The prince sank down into a sitting position. He held a near-broken, rusted lance in one hand, leaning on it like a walking stick. It fell against his shoulder as he all but crumpled to the ground. His single remaining eye followed Felix from across the fire.

For quite some time, neither of them spoke. Felix waited, watching the boar, but he seemed content to simply keep vigil on Felix without words, so he went back to writing his letter. He fought his way through the web of words like he was cutting down overgrown vines. How was he meant to explain what he had discovered? What it meant, not only for Faerghus, but for him? His deepest duty had returned from beyond the grave, and didn't seem to care one whit about what it was he wanted from it. 

What did he want?

It was a thing to consider. Had he expected Dimitri to be his old self? He'd always known better than that. Long before everyone had been sighing about how tragic it was to see the prince of Faerghus in such a state, Felix had seen the beast hiding under the mask. And yet his mind kept drifting to the encounters they'd had with one another while attending classes. There had been no small number of them. The one after the ball was the most memorable, but there had been plenty of others. In the training yard, in Dimitri's quarters, one spectacularly embarrassing incident where Felix had nearly passed out in the sauna. 

Was that the thing he had been hoping for, coming here? For the beast to be waiting as well, specifically for him, so that they could resume their arrangement? That was more childish than any other thought Felix had entertained about the entire affair.

When he glanced up again, Dimitri's gaze had not wavered from where it was locked on him. 

"What do you want, boar?" Felix asked the question before he registered it was even forming, much less before he could stop himself. "I know you've decided that I'm one of your hauntings, isn't that right? Are you waiting for me to demand blood? To needle you for details about your planned and glorious vengeance?" 

The boar shook his head almost invisibly. 

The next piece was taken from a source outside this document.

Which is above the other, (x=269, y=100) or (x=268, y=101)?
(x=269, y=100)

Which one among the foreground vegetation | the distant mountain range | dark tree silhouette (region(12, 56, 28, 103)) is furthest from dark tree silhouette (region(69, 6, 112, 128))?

"What, then?" Felix demanded. He didn't even wait for a response before returning to his letter. He'd left off mid-paragraph, just after the line _Dimitri is here. I found him in the ruins._ What was he supposed to say after that? Beg his father to hurry to the monastery? Inform him that the heir to House Blaiddyd had gone wild and mad? Or strike the whole line altogether and say he'd found no one in the ruins, and that the monastery was too damaged to serve any purpose in their rebellion? He didn't have an answer.

Neither, apparently, did Dimitri. He gazed, unmoving, at Felix. He didn't even so much as blink, his eye like a blue ember somewhere behind the flames. 

"Boar," Felix said. 

"Do you know what Glenn looked like, when he died?" the prince said at last. Felix's throat went bone-dry, and he fought to find words -- even just a demand of what, exactly, Dimitri thought he was doing. The boar's eye met his own, and his chin rose another degree, making him look almost imperious. "Do you know how he was sobbing? Begging for someone to please, just save him, anyone at all?" The boar leaned forward, pushing up from his crouched position like a great cat about to pounce. "He could barely see anything, by the time I found him. He could barely still speak. And yet, he begged, desperately. Save me, please, I don't want to die." 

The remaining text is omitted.